The team moved on, and soon they stumbled upon another player. She stood in the middle of a field turned to glass. An androgynous figure in an immaculately white kimono. Her face was calm, almost detached, but her eyes burned with cold inner fire. This was Homura Enen.

She showed no aggression. She just stood. Ryūnosuke, still wound up from what he'd seen, lunged toward her out of inertia. He hadn't even taken a step when a wall of white, silent flame appeared between them. It didn't burn. It erased. The stone under Ryūnosuke's feet didn't melt—it simply vanished, and everyone immediately forgot what it looked like. The memory of its texture was erased from their minds.

"Don't move," Kagetori said quietly but authoritatively, and Ryūnosuke froze.

Homura turned her head to them. She raised her hand, and a small, perfectly round sphere of white flame appeared in her palm. She casually, as if brushing off dust, threw it toward a distant mountain ridge on the horizon.
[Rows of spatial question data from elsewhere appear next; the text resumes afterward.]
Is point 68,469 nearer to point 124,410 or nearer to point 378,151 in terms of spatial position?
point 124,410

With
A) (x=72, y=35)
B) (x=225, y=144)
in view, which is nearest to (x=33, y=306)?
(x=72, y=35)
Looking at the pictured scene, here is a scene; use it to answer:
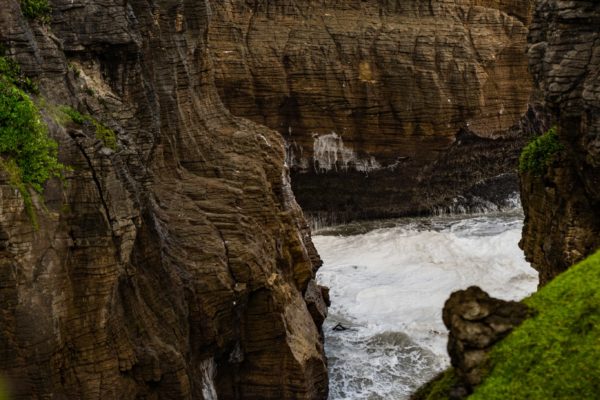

The sphere, the size of an apple, whistled through the air and touched the rock. There was no explosion. The mountain—all of it, from base to peak—simply ceased to exist. In its place remained only a perfectly smooth, glassy plain. And she did it without showing the slightest effort.

"Yeah..." Kagetori drawled, and interest sounded in his voice again. "Players must fight and survive... There must be rules. And, most likely, a prize. Perhaps those 'keys' the dying man babbled about."

At that moment, the temperature in the colony dropped dozens of degrees. From the twisted space at the edge of their field of vision, he emerged. Shiroyama Raidou. His white kimono and icy gaze were incongruously harmonious in this chaos. He was alone. He looked at Kagetori. Not with hatred, not with challenge. With cold, analytical recognition.

Kagetori met his gaze. Not a word was spoken. But a spark of understanding flashed between them. Their war, their ideological dispute—all of it was postponed. Before them was a new, common chaos. A new game. And its rules had yet to be figured out.

Raidou slowly nodded, almost imperceptibly. Kagetori smirked in response. Enemies momentarily became observers on opposite sides of a chessboard set by a third party. The game was only beginning.